SANS: Apple OS security slipping

Cybercriminals have developed many new exploits to compromise Apple Computer’s OS X operating system, including a zero-day attack, the SANS Institute said in a new report released today.

“OS X still remains safer than [Microsoft] Windows, but its reputation for offering a bulletproof alternative to Windows is in tatters,” said Alan Paller, the institute’s director of research.

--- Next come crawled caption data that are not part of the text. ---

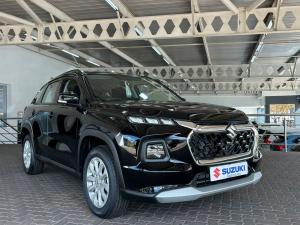 Suzuki Grand Vitara 1.5 GL auto - Image 3
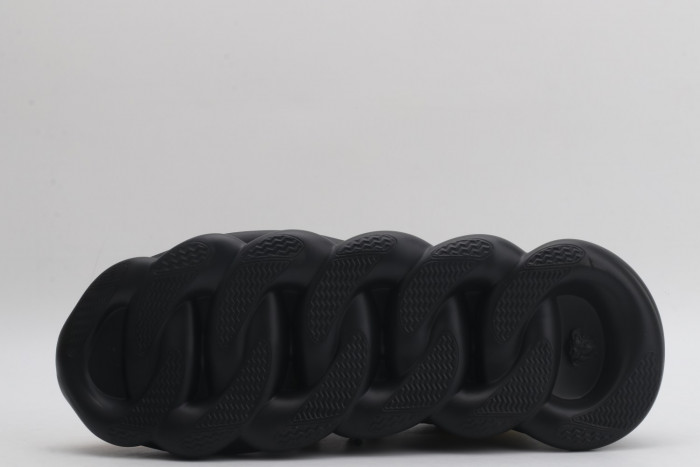 Versac CHAIN REACTION SNEAKERS - CCSHOES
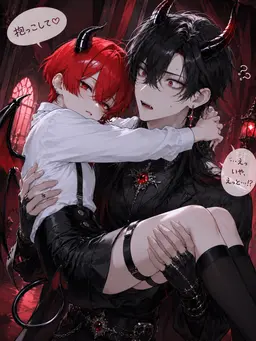 Profile image of ヴェイル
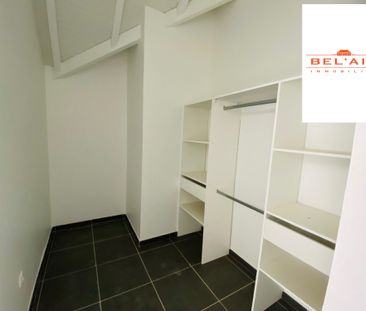 Location Appartement 5 pièces 121m² LE VAUCLIN 97280 - Photo 3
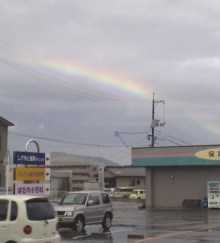 リフォーム・ノーマンのブログ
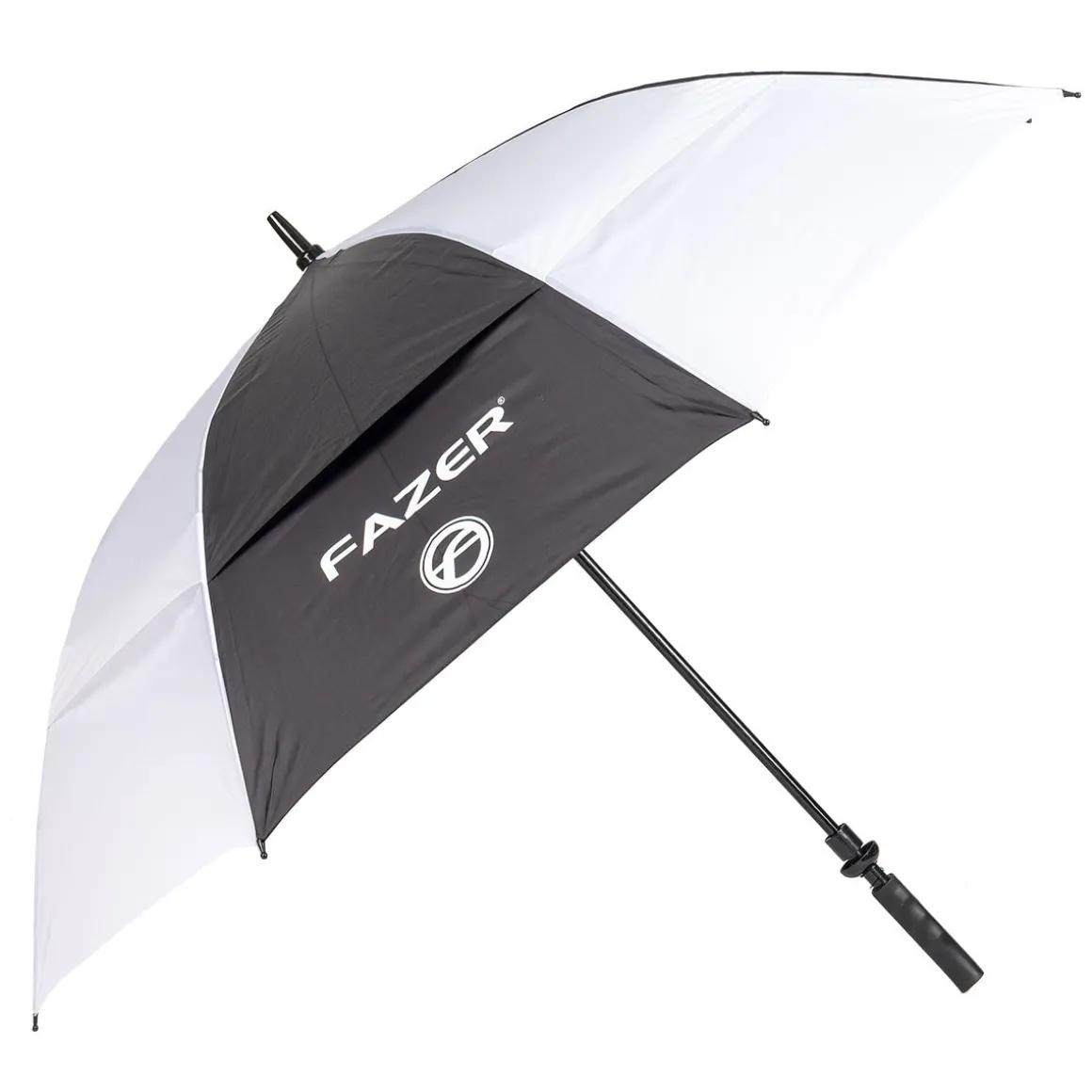 fazer_dual_canopy_golf_um_4-1.webp Fazer Dual Canopy Golf Umbrella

In the report, Paller and other experts discussed security problems highlighted in the institute’s spring 2006 update to its Top 20 Internet Security Vulnerabilities list.

Other trends include:

• A huge decline in attacks on the Windows operating system, offset by rising attacks on application vulnerabilities.
• Ongoing discovery of new zero-day attacks on Microsoft’s Internet Explorer Web browser. Such attacks exploit vulnerabilities before the software developer can release a patch and sometimes even before it is aware of the weakness.
• Continuing fast growth of critical vulnerabilities in Mozilla’s Firefox Web browser and other Mozilla software.
• A wave of low-cost zero-day attacks that install spyware and adware on computers.
• Rapid growth in attacks that seek to directly access databases, data warehouses and backup data.
• More attacks using doctored files, including media, image and Microsoft Excel files.

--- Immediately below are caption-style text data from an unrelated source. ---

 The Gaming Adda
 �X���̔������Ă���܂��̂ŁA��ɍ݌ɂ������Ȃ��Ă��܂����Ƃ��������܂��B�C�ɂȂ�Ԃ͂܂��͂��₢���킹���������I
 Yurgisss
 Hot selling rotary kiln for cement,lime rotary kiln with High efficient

A growing nontechnical threat is a type of phishing attack known as spear phishing in which hostile nation-states target specific individuals and organizations, Paller said.

Spear phishing often involves imitating a senior official at an organization to persuade recipients to disclose sensitive information or download software. The attacks are doing particular damage in the defense and energy industries, Paller said.